- _What to do_
Continue the piece below about trout fishing in a Toronto community center's swimming pool, starting right after its final sentence.

- _Passage shown_
● ● ● ● ● ● ●

Indoor fishing in Toronto (in a swimming pool)
Did you know you can catch a rainbow trout in a downtown Toronto swimming pool? I know, it sounds like an urban legend - but I'm serious. And, on Thursday afternoon, I watched kids, teens, and adults delight in casting their rods into an indoor swimming pool and reeling in fish of all sizes.
"Gone Fishin'" is an annual event held at the Scadding Court Community Center, offering city dwellers a summer fishing experience without leaving the city.
Last weekend, the community center's 25-meter pool was drained, filled with tap water, and then filled with over 2,000 rainbow trout.
"When we first came up with this idea, we were trying to think about how we could use our resources and assets in different ways," explains Director of Development and Community Engagement Susanne Burkhardt, "A pool is traditionally only a pool in the summer, but we wanted to find new ways to utilize what we have."

● ● ● ● ● ● ●

- _Records provided_
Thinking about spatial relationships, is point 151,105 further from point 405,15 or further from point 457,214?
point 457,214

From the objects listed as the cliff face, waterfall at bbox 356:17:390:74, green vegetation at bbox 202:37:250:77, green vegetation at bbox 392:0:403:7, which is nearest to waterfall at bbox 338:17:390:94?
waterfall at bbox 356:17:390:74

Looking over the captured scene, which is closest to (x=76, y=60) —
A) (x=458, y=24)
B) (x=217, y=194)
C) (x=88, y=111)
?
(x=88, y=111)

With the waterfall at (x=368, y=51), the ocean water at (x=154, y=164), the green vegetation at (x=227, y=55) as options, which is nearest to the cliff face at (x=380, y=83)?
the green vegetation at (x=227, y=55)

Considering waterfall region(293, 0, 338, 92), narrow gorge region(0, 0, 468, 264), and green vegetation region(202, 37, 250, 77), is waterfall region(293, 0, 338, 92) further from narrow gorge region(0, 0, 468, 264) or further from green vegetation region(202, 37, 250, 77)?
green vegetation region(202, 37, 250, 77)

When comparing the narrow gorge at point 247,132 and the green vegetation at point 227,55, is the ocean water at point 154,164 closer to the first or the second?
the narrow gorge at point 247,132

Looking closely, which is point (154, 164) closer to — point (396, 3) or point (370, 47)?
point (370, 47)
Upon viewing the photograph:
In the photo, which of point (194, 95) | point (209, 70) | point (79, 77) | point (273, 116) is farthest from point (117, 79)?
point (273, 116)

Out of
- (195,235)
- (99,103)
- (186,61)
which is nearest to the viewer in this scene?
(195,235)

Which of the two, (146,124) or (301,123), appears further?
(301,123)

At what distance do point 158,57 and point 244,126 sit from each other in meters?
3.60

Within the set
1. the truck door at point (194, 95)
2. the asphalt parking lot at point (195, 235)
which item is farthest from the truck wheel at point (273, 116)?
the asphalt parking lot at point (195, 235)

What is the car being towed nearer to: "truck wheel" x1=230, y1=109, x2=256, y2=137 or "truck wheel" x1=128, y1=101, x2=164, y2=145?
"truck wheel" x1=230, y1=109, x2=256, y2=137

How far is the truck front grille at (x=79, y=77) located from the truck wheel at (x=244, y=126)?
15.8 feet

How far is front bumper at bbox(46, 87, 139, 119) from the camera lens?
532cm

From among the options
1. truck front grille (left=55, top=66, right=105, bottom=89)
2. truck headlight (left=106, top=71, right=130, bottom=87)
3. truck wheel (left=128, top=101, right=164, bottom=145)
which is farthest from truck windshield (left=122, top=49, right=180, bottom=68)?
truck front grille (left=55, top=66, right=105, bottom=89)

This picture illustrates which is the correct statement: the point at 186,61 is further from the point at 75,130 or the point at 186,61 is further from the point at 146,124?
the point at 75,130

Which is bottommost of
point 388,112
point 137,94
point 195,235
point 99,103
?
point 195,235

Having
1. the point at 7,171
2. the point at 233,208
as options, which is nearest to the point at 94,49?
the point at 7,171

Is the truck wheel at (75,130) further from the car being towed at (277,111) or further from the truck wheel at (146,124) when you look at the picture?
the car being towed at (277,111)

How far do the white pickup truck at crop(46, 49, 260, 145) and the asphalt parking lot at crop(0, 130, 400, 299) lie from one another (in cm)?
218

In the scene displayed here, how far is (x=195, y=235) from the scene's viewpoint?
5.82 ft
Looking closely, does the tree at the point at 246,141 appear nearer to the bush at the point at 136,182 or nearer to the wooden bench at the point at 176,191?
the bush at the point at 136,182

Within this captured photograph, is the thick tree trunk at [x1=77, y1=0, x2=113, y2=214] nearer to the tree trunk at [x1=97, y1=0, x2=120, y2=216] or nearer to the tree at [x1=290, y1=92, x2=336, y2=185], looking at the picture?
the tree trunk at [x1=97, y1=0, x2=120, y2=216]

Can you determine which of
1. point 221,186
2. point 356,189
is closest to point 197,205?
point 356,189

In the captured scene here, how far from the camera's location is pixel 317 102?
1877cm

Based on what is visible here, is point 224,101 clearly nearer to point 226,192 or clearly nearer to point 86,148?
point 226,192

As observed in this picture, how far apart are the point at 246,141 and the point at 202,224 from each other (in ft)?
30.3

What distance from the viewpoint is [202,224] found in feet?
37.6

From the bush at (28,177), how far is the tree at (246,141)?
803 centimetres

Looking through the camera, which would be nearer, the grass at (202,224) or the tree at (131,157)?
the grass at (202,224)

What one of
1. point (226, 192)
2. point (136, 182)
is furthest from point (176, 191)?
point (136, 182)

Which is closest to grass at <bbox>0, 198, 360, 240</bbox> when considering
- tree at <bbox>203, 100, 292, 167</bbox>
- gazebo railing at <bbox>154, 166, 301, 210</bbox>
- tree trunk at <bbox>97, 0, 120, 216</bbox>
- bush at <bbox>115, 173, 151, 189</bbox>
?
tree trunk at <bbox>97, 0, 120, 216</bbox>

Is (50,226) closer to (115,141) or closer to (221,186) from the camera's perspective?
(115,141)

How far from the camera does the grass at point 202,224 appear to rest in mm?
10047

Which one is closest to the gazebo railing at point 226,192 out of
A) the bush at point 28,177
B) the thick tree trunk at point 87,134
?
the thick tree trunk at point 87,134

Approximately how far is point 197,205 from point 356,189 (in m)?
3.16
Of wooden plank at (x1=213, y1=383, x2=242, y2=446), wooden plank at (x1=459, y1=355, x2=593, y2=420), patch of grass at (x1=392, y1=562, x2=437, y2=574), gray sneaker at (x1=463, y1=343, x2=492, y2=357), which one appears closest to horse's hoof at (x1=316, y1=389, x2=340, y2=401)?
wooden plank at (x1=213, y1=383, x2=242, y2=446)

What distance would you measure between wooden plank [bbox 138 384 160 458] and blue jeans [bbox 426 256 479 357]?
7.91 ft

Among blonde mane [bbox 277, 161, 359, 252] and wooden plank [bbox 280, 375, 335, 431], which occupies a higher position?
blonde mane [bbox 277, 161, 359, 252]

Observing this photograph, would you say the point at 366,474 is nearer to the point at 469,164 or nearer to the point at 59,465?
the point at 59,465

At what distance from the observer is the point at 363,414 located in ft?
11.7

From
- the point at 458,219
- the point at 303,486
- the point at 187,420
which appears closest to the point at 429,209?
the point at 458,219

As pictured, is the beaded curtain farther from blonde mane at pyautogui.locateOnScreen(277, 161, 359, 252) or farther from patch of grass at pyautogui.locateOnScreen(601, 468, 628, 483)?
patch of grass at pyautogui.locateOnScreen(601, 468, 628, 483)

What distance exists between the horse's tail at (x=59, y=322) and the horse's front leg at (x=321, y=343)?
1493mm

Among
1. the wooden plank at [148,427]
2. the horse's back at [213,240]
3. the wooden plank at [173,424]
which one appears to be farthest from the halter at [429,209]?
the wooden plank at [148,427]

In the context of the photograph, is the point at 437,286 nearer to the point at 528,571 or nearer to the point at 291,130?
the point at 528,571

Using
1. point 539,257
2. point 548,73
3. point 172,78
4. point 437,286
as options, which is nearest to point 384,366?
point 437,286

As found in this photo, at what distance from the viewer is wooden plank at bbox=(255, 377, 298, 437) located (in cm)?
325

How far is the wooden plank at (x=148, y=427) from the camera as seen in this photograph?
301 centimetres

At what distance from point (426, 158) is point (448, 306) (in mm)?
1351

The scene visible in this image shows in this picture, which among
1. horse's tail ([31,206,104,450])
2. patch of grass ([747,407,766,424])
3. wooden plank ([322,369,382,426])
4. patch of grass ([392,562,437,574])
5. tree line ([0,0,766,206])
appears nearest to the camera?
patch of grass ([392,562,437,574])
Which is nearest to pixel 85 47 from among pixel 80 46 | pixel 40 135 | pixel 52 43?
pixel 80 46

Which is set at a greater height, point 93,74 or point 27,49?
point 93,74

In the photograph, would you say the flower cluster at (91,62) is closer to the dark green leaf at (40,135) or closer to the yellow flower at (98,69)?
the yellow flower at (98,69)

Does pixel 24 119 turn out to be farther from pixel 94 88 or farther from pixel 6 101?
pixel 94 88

● ● ● ● ● ● ●

- _Answer space_
According to Burkhardt, Scadding Court adds a chemical to the pool that binds any residual chlorine - ensuring the trout's weeklong home is anything but toxic. An air bubbler is also added, allowing aeration in the pool to keep the fish healthy - and presumably, tasty.
Once you catch your fish, you can head over to the kitchen where volunteers will gut, behead, and clean the fish for you before bagging it and sending you on your way.
Post-cleaning, one young boy was quite distraught over the fact that his fish no longer had a head, but quickly forgot about that when he saw me standing nearby with my camera. "My fish is almost dead!" he declared, clutching his plastic bag. "Wanna see?"
Uh, no thanks.
Recipes for cooking rainbow trout are available to participants as they leave; or alternatively - for those who don't feel like carrying a fish home on the TTC - you can head upstairs to the Cafe where staff will cook the fish and serve it with rice and a salad for a small fee.
Burkhardt tells me the event is amazingly popular, drawing crowds of all ages and ethnicities. The success of this program has led the center to think about other innovative ways to use what they have - and next week, while the pool is still filled with tap water, they're inviting dog owners to bring their pooch in for a swim.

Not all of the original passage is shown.